◆ OPDRACHT ◆
Stemmen de volgende beweringen overeen met de tekst over onderzeeboten? Antwoord per bewering met ja of nee en citeer letterlijk de woorden uit de tekst die de doorslag geven.
1. Defensie heeft als eis gesteld dat bepaalde Nederlandse bedrijven voor een vast percentage deel uitmaken van het team.
2. In 2019 is geen enkele Canadese onderzeeboot naar zee geweest.
3. De drie genoemde werven sluiten Nederlandse bedrijven uit.

◆ TE BESTUDEREN TEKST ◆
<<<<
Maar om ook aan Nederland onderzeeboten te verkopen, betrekken ze de Nederlandse industrie gedurende deze fase. En, let wel, de drie genoemde werven zijn echt bereid om dat te doen. Ze sluiten Nederlandse bedrijven niet uit. En er zijn bedrijven waar zij nog wat van kunnen leren, weten de werven ook. Een deel van de Nederlandse defensie-industrie was ook na de Walrusklasse bij onderzeebootprojecten in het buitenland betrokken. De Walrusklasse heeft in het buitenland een uitstekende reputatie, dus er valt voor de werven meer te halen dan alleen export.

Kans om aan boord te komen
Voor de Nederlandse defensie-industrie is er dus een unieke kans om aan boord te komen. Dat klinkt mooi, maar het is een kans en geen garantie. Uiteindelijk bepaalt de buitenlandse scheepswerf of het echt gaat gebeuren, Defensie heeft immers geen eis gesteld dat bepaalde Nederlandse bedrijven voor x% deel moeten uitmaken van het team.

Om aan boord te komen van Nederlandse onderzeeboten, moeten Nederlandse bedrijven het dus uitvechten met bestaande partners van de scheepswerven, tegen gegarandeerd enorme kosten.

Een deel van de bedrijven zou uit kostenoverwegingen kunnen kiezen om slechts met één werf samen te werken en niet met de andere twee. Andere zullen mogelijk helemaal niet mee kunnen doen. Bovendien zijn er nieuwe, jonge Nederlandse bedrijven die in de toekomst van waarde kunnen zijn, maar voor wie het nu extra lastig is om mee te kunnen doen.

De toekomst van de Nederlandse Gouden Driehoek op onderzeebootgebied wordt overgelaten aan internationale marktwerking.

Victoria
HMCS Chicoutimi, een Canadese onderzeeboot van de Victoriaklasse, in 2017 in Japan. De Canadese onderzeeboten zijn generatiegenoten van de Nederlandse boten. Terwijl de Walrusklasse goed onderhoudbaar is (zie ook het verhaal over Jan Jaap van Rijn), is de Victoriaklasse dat niet. In 2019 was geen enkele Canadese onderzeeboot naar zee geweest. Zero days at sea. (Foto: US Navy)

Wat maakt het uit?
Het is makkelijker om tegen de scheepswerven te zeggen: werk maar samen met de bedrijven waar je al mee werkte. Waarom gebeurt dat niet?

Het gaat om meer dan alleen werkgelegenheid. Het gaat om onderzeeboottechnologie, een technologie die -en niet toevallig- door de Franse, Duitse en Zweedse politiek als van strategisch belang wordt geacht.
>>>>
◆ BRONGEGEVENS ◆
<<<<
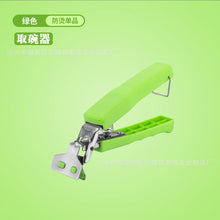 65cdcaa92d368e7e488d112ae4153621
>>>>
◆ OPLOSSING ◆
1. Nee: "Defensie heeft immers geen eis gesteld dat bepaalde Nederlandse bedrijven voor x% deel moeten uitmaken van het team."
2. Ja: "In 2019 was geen enkele Canadese onderzeeboot naar zee geweest."
3. Nee: "Ze sluiten Nederlandse bedrijven niet uit."